Thursday's shaping up to be a good night for photo openings in New York. In addition, to the Dream Boats opening in DUMBO, the Jon Feinstein-curated Still Life exhibition will host its reception at the Camera Club. Details below:
"Stephen Sitting June 2009"
© Lyndsy Welgos
Curated by Jon Feinstein
Exhibiting photographers: Erica Allen, Michael Bühler-Rose, Robyn Cumming, Louis S. Davidson, John Hutchins, Lyndsy Welgos, and Ann Woo
On view: November 5th – December 19th, 2009
Opening reception: Thursday, November 5th from 6–8 pm
The Camera Club of New York
336 West 37th Street, Suite 206
(bet. 8th and 9th Avenues)
New York, New York 10018
212.260.9927 | cameraclubny.org
Gallery hours: Monday–Saturday 12-6 pm
"Still Life examines a tendency in contemporary portraiture to remove the subjectivity of the persons photographed, literally transforming them into objects. The artists depict people as matter rendered through light and color, with emphasis placed on their formal or cultural qualities above all others. The exhibition juxtaposes this contemporary work with studio portraits from the Camera Club Archives, fostering a discussion about the relationship between classical idealized studio portraiture and contemporary critical portraiture.

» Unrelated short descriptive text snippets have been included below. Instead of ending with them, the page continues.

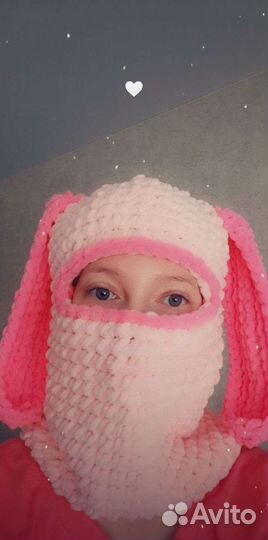 Балаклава из Ализе Пуффи (тикток)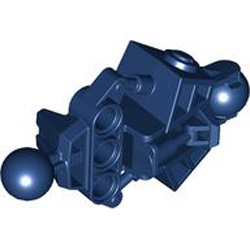 Beam 3x5 with Balls Diameter 10.2 Earth Blue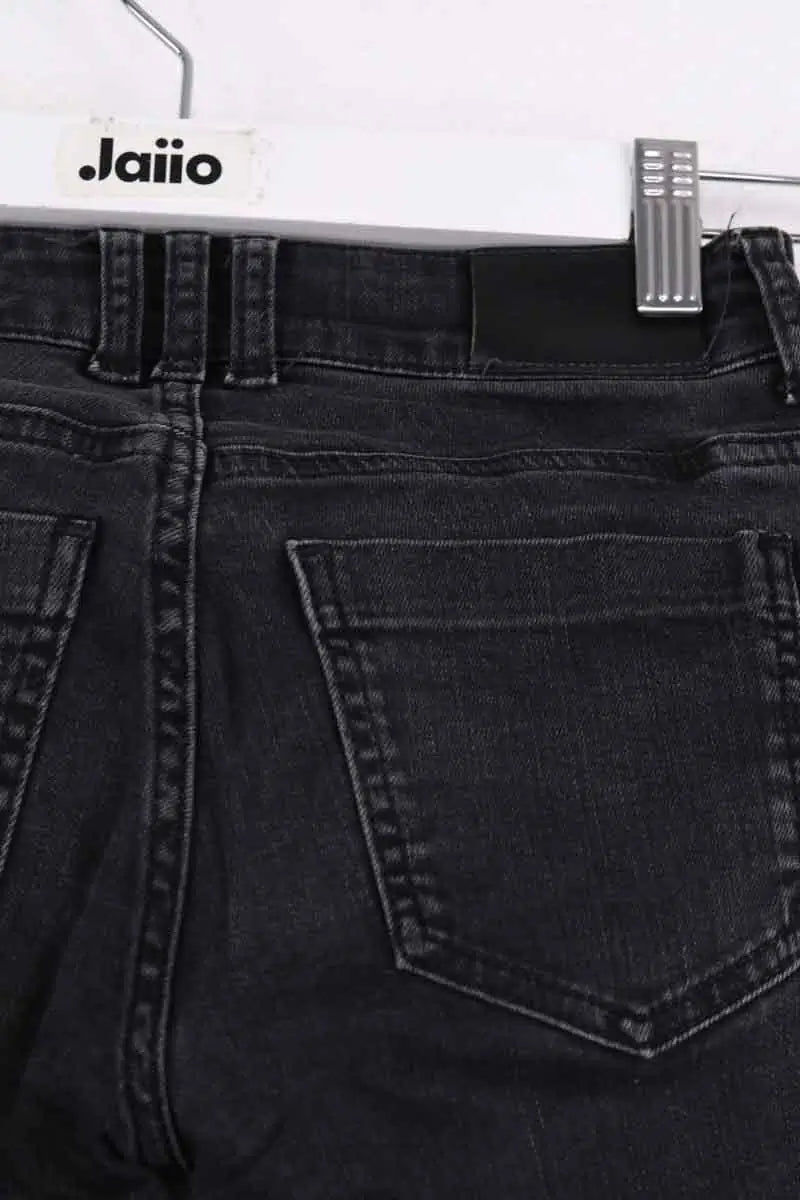 Jean slim Anine Bing Noir en Coton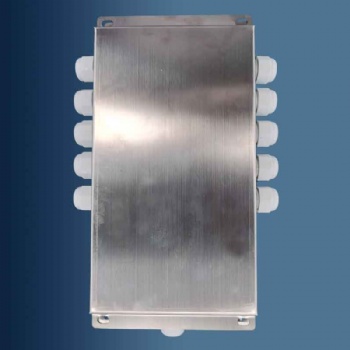 stainless steel analog to digital 10 wire junction box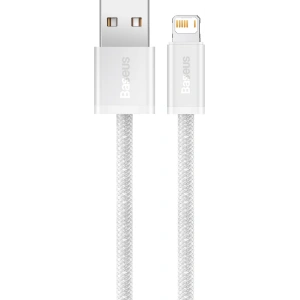 Baseus USB zu Lightning Kabel Dynamisch, 2.4A, 1m (weiß)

With their bust portraits, Lyndsy Welgos and Ann Woo turn their subjects into nothing more than swatches of light color and gray tonality, and engage little with their individual identities. While their subjects are nude, the images are less about their personal sexuality or vulnerability and more about their physical surface. Michael Bühler-Rose’s portraits cast western women who were raised in India, as cultural objects. Unlike Woo and Welgos’ stark socially removed explorations of light and form, the women in Bühler-Rose’s pictures contain heavy social and cultural signifiers, as the women are adorned with various elements of eastern and western culture. They display heavily directed gestures and costuming and pay homage to orientalist painting, but we know little about their identity below the surface cues.
Erica Allen’s Untitled Gentlemen uses anonymous faces from found barbershop portraits to explore representations of identity. Appropriated and repositioned, the actual identities of the men remain as lost as they are on the walls of barbershops. The portraits comment on larger issues of gender while avoiding any appearance of personal identity or inner dialogue. Lastly, Robyn Cumming’s work addresses these ideas on the most direct level as she photographs women fused with flowers and other symbols of femininity, literally turning them into objects."